The young woman giggled. “Well, that’s an interesting tactic.”
He shrugged. “What can I say? We were twenty-something dudes. It made sense to us at the time. It didn’t work, though. They got married anyway.”
“Really? Did you guys—”
“Ask her about Clarissa,” Cynthia interrupted, whispering from behind him. “Ask her!”
The young woman frowned.
“Excuse me, Judy,” Korey said, holding up a finger. He then turned to Cynthia. “I am going to ask her,” he whispered back slowly, leaning toward her. “Calm down, woman. I told you to let me handle this.”
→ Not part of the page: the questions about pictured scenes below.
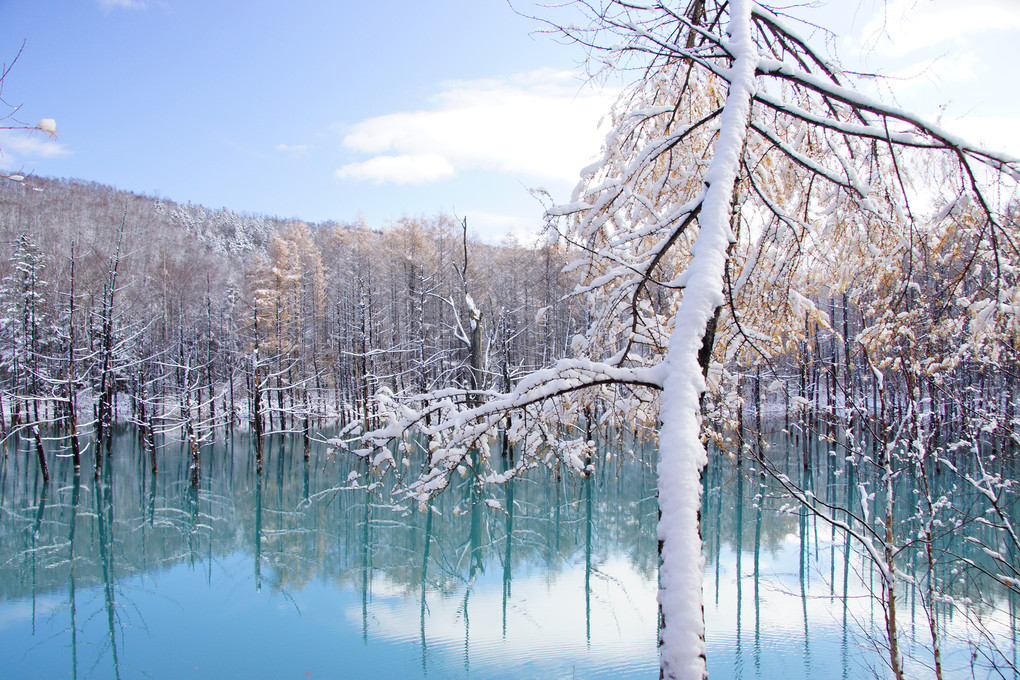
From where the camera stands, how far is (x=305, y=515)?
15289 millimetres

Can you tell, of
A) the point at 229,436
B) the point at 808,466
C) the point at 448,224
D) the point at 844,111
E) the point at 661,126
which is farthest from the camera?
the point at 448,224

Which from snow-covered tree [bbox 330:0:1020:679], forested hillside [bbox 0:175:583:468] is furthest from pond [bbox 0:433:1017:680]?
forested hillside [bbox 0:175:583:468]

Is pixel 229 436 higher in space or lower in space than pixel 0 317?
lower

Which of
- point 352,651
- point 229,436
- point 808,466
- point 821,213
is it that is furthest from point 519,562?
point 229,436

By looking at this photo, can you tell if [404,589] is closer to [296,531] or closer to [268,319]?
[296,531]

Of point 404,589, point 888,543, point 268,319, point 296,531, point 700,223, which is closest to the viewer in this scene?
point 700,223

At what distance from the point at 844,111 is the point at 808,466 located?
1878 centimetres

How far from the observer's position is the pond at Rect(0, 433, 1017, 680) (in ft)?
25.5

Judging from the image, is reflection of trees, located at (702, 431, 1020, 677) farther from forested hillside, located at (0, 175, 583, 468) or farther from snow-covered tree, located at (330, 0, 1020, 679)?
forested hillside, located at (0, 175, 583, 468)

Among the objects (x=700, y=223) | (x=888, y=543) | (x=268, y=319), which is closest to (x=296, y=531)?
(x=888, y=543)

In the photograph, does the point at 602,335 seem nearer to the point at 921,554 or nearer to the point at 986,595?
the point at 986,595

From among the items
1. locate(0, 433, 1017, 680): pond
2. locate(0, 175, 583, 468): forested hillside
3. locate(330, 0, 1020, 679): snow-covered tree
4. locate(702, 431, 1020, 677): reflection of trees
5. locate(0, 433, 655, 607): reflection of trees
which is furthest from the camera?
locate(0, 175, 583, 468): forested hillside

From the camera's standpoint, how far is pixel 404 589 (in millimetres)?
10383

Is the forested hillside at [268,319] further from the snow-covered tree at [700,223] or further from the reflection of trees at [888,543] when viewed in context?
the snow-covered tree at [700,223]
“You’re not handling it! You’re shooting the breeze like you’re sitting on someone’s front porch, drinking lemonade. You’re wasting time!”
“You ever heard the saying ‘You catch more flies with honey than with vinegar?’ ”
“Yeah! And?”
“Okay, then let me do this my way—with honey. Just calm the hell down.”
Cynthia’s eyes narrowed. Her lips tightened. Korey turned back to the woman at the desk.
“Sorry about that. You were saying?”
The young woman laughed nervously. “I was going to ask you if you guys eventually warmed up to his wife. But that’s all right. You’re probably eager to just get to your hotel room.”
Korey grinned. “No, I’m fine. And no, we didn’t warm up to his wife. But as it turns out, we didn’t need to. They got divorced three years later.”
They chitchatted for a few more minutes as she finished checking him in. Korey turned on the charm, making her laugh several times, and making her blush at his bawdy humor. Meanwhile, Cynthia seemed to grow more and more annoyed. He could sense the tension emanating from her like a stink cloud. She wasn’t being very subtle with her loud sighs, which sounded more like moans, and restless foot tapping.